I am a headteacher in the city of Milton Keynes, where I have been since April 2011, looking to make education effective for the whole child and keeping a distant relationship with the powers that be and their narrowing approach to education... but most of all I am looking to find out what it means to be both a follower of Jesus Christ and a passionate educator in the midst of an unsettled community. I am also a part time musician, part time linguist and lover of history and literature...committed both to freedom to learn and depth of learning for all our children. The views on this blog are all my own, and not in any way those of the school I lead!

4 responses »

  1. kayetkm says:

    I have recently started reading your blog, thanks for the interesting insights. I’m looking forward to watching Ken Robinson’s talk, thanks.

    • Thanks, Kaye. It’s a funny old world on this side of the planet, and trying to make sense of what we believe, why we believe it and how it blesses children is a continual struggle. I am more fortunate than most, being at least in a position to help change things. Not all get the chance, and there are some pretty discouraged teachers in England at the moment.

  2. Glad you got to see the video, Huw. To me as a parent, the ‘industrial’ and ‘mechanistic’ approach seems grounded in OFSTED’s approach that the only things worth commenting on are the ‘countable’ pieces of data. I find that dismaying, even as someone who was a mathematician, and whose son excels in that field. The current school our children attend is only graded ‘Satisfactory’, thanks to a blip in the SATS two years ago, whereas the school we sadly had to withdraw them from is ludicrously rated ‘Good’, even though our children – especially our son – were manifestly under-valued as people and as students there.

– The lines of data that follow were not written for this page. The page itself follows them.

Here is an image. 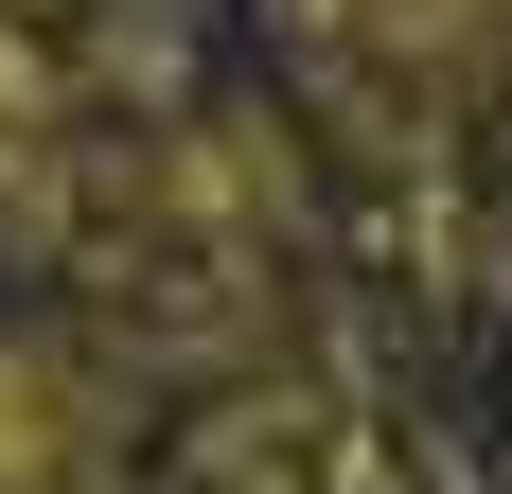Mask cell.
<instances>
[{
	"mask_svg": "<svg viewBox=\"0 0 512 494\" xmlns=\"http://www.w3.org/2000/svg\"><path fill=\"white\" fill-rule=\"evenodd\" d=\"M89 371H53V353H0V494H53L71 459H89Z\"/></svg>",
	"mask_w": 512,
	"mask_h": 494,
	"instance_id": "7a4b0ae2",
	"label": "cell"
},
{
	"mask_svg": "<svg viewBox=\"0 0 512 494\" xmlns=\"http://www.w3.org/2000/svg\"><path fill=\"white\" fill-rule=\"evenodd\" d=\"M301 36L336 53V89H371V106H477V89H512V0H301Z\"/></svg>",
	"mask_w": 512,
	"mask_h": 494,
	"instance_id": "6da1fadb",
	"label": "cell"
}]
</instances>
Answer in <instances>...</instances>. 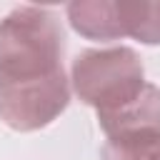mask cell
I'll use <instances>...</instances> for the list:
<instances>
[{"label":"cell","instance_id":"cell-1","mask_svg":"<svg viewBox=\"0 0 160 160\" xmlns=\"http://www.w3.org/2000/svg\"><path fill=\"white\" fill-rule=\"evenodd\" d=\"M65 35L50 8L20 5L0 20V120L32 132L48 128L70 105L62 68Z\"/></svg>","mask_w":160,"mask_h":160},{"label":"cell","instance_id":"cell-2","mask_svg":"<svg viewBox=\"0 0 160 160\" xmlns=\"http://www.w3.org/2000/svg\"><path fill=\"white\" fill-rule=\"evenodd\" d=\"M145 68L132 48H90L70 68L72 92L95 112H110L135 100L145 88Z\"/></svg>","mask_w":160,"mask_h":160},{"label":"cell","instance_id":"cell-3","mask_svg":"<svg viewBox=\"0 0 160 160\" xmlns=\"http://www.w3.org/2000/svg\"><path fill=\"white\" fill-rule=\"evenodd\" d=\"M98 125L105 132V138L160 132V88L145 82L142 92L128 105L110 112H98Z\"/></svg>","mask_w":160,"mask_h":160},{"label":"cell","instance_id":"cell-4","mask_svg":"<svg viewBox=\"0 0 160 160\" xmlns=\"http://www.w3.org/2000/svg\"><path fill=\"white\" fill-rule=\"evenodd\" d=\"M65 15L70 28L88 40L110 42V40L125 38L115 0H75V2H68Z\"/></svg>","mask_w":160,"mask_h":160},{"label":"cell","instance_id":"cell-5","mask_svg":"<svg viewBox=\"0 0 160 160\" xmlns=\"http://www.w3.org/2000/svg\"><path fill=\"white\" fill-rule=\"evenodd\" d=\"M125 38L160 45V0H115Z\"/></svg>","mask_w":160,"mask_h":160},{"label":"cell","instance_id":"cell-6","mask_svg":"<svg viewBox=\"0 0 160 160\" xmlns=\"http://www.w3.org/2000/svg\"><path fill=\"white\" fill-rule=\"evenodd\" d=\"M102 160H160V132H135L105 138L100 148Z\"/></svg>","mask_w":160,"mask_h":160}]
</instances>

It surely has to be a Christian vision of education that values the flourishing of the whole person, and the fact that you clearly see that is one reason I appreciate your blog.

    • Dave, it’s a genuinely crazy world. I had cause on Friday to say thank you to a LA adviser who had come to last year’s debriefing from our inspection team, and because she did, she formed the LA’s official opinion of the school. Given that the daleks in the OFSTED writing team then squeezed out all the positive language from the lead inspector, I am just grateful that all the great things the inspectors actually said to us were recorded for posterity. And being “satisfactory” is no fun – they may well re-appear this term, before the numbers have had much chance to move upwards. We can defend a position, show them the progress, but whether we can get to “good” or not (which I am not fussed about, but my teachers and governors naturally are!) seems to be a source of mystery to everyone.